I decided one night, for reasons lost in the mists of several months ago, to write a lounge song. Something that Frank Sinatra would sing in a bar at about 3am, while drowning his sorrows. And I thought about how nowadays, nobody drowns their sorrows at 3am any more – they just go on the internet and find out everything they can about the girl who dumped them.
How did Amanda get to hear it?
I was working with Amanda on this wonderfully strange project, The Big Book Of Who Killed Amanda Palmer. I wrote some text to accompany these amazing photographs of her ‘dead’ body, which honestly didn’t feel like work.
There’s nothing that’s quite as much fun as sitting in a corner of a room while somebody’s taking photographs of a dead Amanda Palmer covered in blood, while writing a short story.

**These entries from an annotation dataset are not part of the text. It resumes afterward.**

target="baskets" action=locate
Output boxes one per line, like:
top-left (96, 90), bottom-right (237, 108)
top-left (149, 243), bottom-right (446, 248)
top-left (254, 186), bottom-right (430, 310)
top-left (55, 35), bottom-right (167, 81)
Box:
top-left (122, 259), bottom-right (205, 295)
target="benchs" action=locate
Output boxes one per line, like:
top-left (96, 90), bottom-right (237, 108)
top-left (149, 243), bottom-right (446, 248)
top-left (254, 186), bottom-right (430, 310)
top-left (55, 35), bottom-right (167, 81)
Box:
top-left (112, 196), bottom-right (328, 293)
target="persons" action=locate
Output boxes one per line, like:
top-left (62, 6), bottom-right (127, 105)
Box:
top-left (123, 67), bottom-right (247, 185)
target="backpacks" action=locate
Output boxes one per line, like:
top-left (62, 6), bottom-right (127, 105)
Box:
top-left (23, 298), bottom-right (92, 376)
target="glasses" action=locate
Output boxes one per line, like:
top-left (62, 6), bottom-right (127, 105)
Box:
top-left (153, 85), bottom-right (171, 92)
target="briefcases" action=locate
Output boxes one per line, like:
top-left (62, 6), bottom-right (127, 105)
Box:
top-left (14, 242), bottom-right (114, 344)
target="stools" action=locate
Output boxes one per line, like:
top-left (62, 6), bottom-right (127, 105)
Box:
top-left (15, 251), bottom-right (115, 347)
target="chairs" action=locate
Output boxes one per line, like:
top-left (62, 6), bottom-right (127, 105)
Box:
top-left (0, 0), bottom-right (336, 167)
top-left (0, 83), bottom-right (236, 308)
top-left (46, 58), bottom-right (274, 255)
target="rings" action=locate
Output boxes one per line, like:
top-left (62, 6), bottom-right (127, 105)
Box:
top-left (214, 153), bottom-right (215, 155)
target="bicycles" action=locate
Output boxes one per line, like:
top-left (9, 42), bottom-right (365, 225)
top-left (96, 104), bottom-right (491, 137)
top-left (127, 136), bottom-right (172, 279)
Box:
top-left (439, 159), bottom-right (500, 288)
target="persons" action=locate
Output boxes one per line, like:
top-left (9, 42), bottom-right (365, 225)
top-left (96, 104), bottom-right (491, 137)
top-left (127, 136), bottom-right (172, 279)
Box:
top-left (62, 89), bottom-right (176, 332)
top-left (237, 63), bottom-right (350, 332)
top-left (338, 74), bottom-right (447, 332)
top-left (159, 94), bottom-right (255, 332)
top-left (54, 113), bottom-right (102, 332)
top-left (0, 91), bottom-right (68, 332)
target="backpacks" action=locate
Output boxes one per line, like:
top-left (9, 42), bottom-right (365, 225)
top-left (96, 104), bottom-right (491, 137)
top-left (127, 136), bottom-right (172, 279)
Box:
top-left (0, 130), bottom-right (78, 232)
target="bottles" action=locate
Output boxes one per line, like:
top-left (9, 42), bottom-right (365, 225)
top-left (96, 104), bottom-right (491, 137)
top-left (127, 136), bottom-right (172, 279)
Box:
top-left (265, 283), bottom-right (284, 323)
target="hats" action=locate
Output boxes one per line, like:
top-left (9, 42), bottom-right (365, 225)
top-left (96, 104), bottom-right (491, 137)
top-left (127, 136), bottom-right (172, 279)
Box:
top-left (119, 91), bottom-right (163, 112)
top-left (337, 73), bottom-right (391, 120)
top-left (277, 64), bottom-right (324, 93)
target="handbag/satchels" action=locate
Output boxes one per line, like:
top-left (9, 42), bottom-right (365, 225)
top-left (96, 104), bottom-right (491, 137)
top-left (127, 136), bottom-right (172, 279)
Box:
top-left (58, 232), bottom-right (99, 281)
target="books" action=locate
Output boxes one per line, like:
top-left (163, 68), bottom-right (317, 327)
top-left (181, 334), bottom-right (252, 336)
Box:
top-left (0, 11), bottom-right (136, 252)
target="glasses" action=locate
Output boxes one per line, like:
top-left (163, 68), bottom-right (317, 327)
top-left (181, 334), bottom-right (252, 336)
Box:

It’s great.
Did you write them ‘live’?
Yes, partly because it was performance art and partly because it was fun.
The big movie this year has been a Batman film, Doctor Who is one of the biggest TV shows – did we win? Have the geeks inherited the earth?
I think so. It’s hard to say that we’ve ‘won’, because that makes it sound like there was a giant battle fought between those who didn’t watch Doctor Who
and those who did.
I think of myself as a minority author, but I’m actually not any more. I think of comics as a minority interest, but they’re not any more either. There are things I think of, from Bizarre to The Fortean Times, as being the kind of thing that only seriously speccy people would know about – but the truth is
that those days are forgotten and we’re now the new mainstream.
It’s like that lovely line, “We are the people our parents warned us about.” I actually take enormous joy and pride in that.
Do you have any more great ambitions you’d like to fulfil?
Not as many as I’d like, which is a terrible thing to say. I had a list when I was about 15 of everything I needed to do, and there was a point about three or
four years ago when I went, “Oh fuck, now I’ve done it all.”
But there are a few things I haven’t done properly. I want to write a play. I co-wrote the lyrics for The Wolves In The Walls opera, which the National Theatre Of Scotland did and it was wonderful, but I don’t really consider that to be me writing a play.
In a perfect world I’d get to write an episode of Doctor Who. And it’d be nice to do a whole TV series that I’m actually proud of. I look at Neverwhere and think about how much better it could’ve been.
I’m lucky enough to be in a position now that if I wanted to make something happen, it could happen. The problem now is more about how much time
I have versus whether or not I get hit by a bus.
I’d also like to do an original radio play... But right now I’m just feeling happy
about The Graveyard Book. I think it’s the best thing I’ve ever done.